How do we solve for n:

n / log_2(n) < c : c is a constant

[Original Equation: n^2 < c n log_2( n ) ]

(Sorting algorithms using the iterative method.)

Ughh... It feels like I had done these kinds of algebraic problems 5+ years ago... can't remember.

Thank you.

Solve for n/log2(n)=c first.

If you're using an iterative method, then you first find an equation with n on its own on the left and n with other stuff on the right.
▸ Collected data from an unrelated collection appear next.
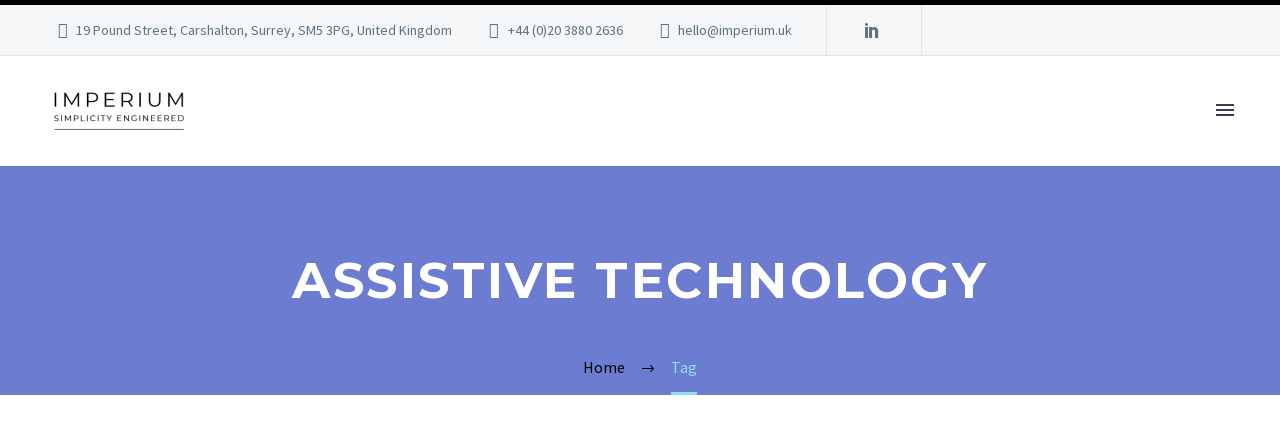

--- FILE ---
content_type: text/css
request_url: https://imperium.uk/wp-content/uploads/maxmegamenu/style.css?ver=f7be51
body_size: -191
content:
@charset "UTF-8";

/** THIS FILE IS AUTOMATICALLY GENERATED - DO NOT MAKE MANUAL EDITS! **/
/** Custom CSS should be added to Mega Menu > Menu Themes > Custom Styling **/

.mega-menu-last-modified-1750182498 { content: 'Tuesday 17th June 2025 17:48:18 UTC'; }

.wp-block {}

--- FILE ---
content_type: application/x-javascript
request_url: https://consentcdn.cookiebot.com/consentconfig/9b16c654-7709-454f-ae9e-e1df91bc5cc6/imperium.uk/configuration.js
body_size: 453
content:
CookieConsent.configuration.tags.push({id:20394547,type:"script",tagID:"",innerHash:"",outerHash:"-1643373982",url:"https://js.stripe.com/v3/?ver=3.0",resolvedUrl:"https://js.stripe.com/v3/?ver=3.0",cat:[1]});CookieConsent.configuration.tags.push({id:20394548,type:"script",tagID:"",innerHash:"",outerHash:"1021871172",url:"https://imperium.uk/wp-content/plugins/woocommerce-gateway-stripe/assets/js/stripe-payment-request.min.js?ver=5.7.0",resolvedUrl:"https://imperium.uk/wp-content/plugins/woocommerce-gateway-stripe/assets/js/stripe-payment-request.min.js?ver=5.7.0",cat:[1]});CookieConsent.configuration.tags.push({id:20394549,type:"script",tagID:"",innerHash:"",outerHash:"-1653269314",url:"https://c0.wp.com/p/woocommerce/5.8.0/assets/js/frontend/cart-fragments.min.js",resolvedUrl:"https://c0.wp.com/p/woocommerce/5.8.0/assets/js/frontend/cart-fragments.min.js",cat:[1]});CookieConsent.configuration.tags.push({id:20394550,type:"script",tagID:"",innerHash:"-500358145",outerHash:"1362101852",url:"https://imperium.uk",resolvedUrl:"https://imperium.uk/",cat:[1,3]});CookieConsent.configuration.tags.push({id:20394551,type:"script",tagID:"",innerHash:"846049380",outerHash:"1527062067",url:"",resolvedUrl:"",cat:[1]});CookieConsent.configuration.tags.push({id:20394552,type:"script",tagID:"",innerHash:"-1381770135",outerHash:"-975303086",url:"",resolvedUrl:"",cat:[3]});CookieConsent.configuration.tags.push({id:20394553,type:"script",tagID:"",innerHash:"",outerHash:"-284045293",url:"https://stats.wp.com/s-202145.js",resolvedUrl:"https://stats.wp.com/s-202145.js",cat:[4]});CookieConsent.configuration.tags.push({id:20394554,type:"script",tagID:"",innerHash:"-1191737910",outerHash:"1611716863",url:"",resolvedUrl:"",cat:[4]});CookieConsent.configuration.tags.push({id:20394555,type:"script",tagID:"",innerHash:"1511108257",outerHash:"2040015396",url:"",resolvedUrl:"",cat:[3]});CookieConsent.configuration.tags.push({id:20394556,type:"script",tagID:"",innerHash:"",outerHash:"518709777",url:"https://www.google.com/recaptcha/api.js?render=6LeIRfMUAAAAACuM9FkHwrP8wPJdoaNgZxHocjG8&ver=3.0",resolvedUrl:"https://www.google.com/recaptcha/api.js?render=6LeIRfMUAAAAACuM9FkHwrP8wPJdoaNgZxHocjG8&ver=3.0",cat:[1,3]});CookieConsent.configuration.tags.push({id:20394557,type:"script",tagID:"",innerHash:"",outerHash:"294983808",url:"https://imperium.uk/wp-content/plugins/contact-form-7/modules/recaptcha/index.js?ver=5.5.2",resolvedUrl:"https://imperium.uk/wp-content/plugins/contact-form-7/modules/recaptcha/index.js?ver=5.5.2",cat:[1,3]});CookieConsent.configuration.tags.push({id:20394558,type:"script",tagID:"",innerHash:"",outerHash:"21110575",url:"https://img1.wsimg.com/tcc/tcc_l.combined.1.0.6.min.js",resolvedUrl:"https://img1.wsimg.com/tcc/tcc_l.combined.1.0.6.min.js",cat:[3]});

--- FILE ---
content_type: application/x-javascript; charset=utf-8
request_url: https://consent.cookiebot.com/9b16c654-7709-454f-ae9e-e1df91bc5cc6/cc.js?renew=false&referer=imperium.uk&dnt=false&init=false
body_size: 206
content:
if(console){var cookiedomainwarning='Error: The domain IMPERIUM.UK is not authorized to show the cookie banner for domain group ID 9b16c654-7709-454f-ae9e-e1df91bc5cc6. Please add it to the domain group in the Cookiebot Manager to authorize the domain.';if(typeof console.warn === 'function'){console.warn(cookiedomainwarning)}else{console.log(cookiedomainwarning)}};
This is fairly easy:

n = c * log2(n)

Then you'll want to convert that log2(n) into something you can resolve easily on a calculator; if memory serves then it is this:

n = c * ln(n) / ln(2)

where ln is the natural logarithm, ie base e. You could use log10 instead if you wanted.

Then you choose an arbitrary value of n which is reasonably close to what you expect, and call that n0 - lets say n0 =2.

Then you do this:

n1 = c * ln(n0) / ln(2)

n2 = c * ln(n1) / ln(2)

n3 = c * ln(n2) / ln(3)

until you have the value accurate to the level of precision you want.

Say that n5 is accurate enough for you, you can then say that n=n5, correct to x sf.

Then you can substitute that value of n back into your original equation, and then find the range where n/log2(n) < c.

Please double-check everything I have said here to make sure that it is mathematically sound before using it. This is provided in the hope that it will be useful, but I disclaim all responsibility for any errors.

That said - HTH.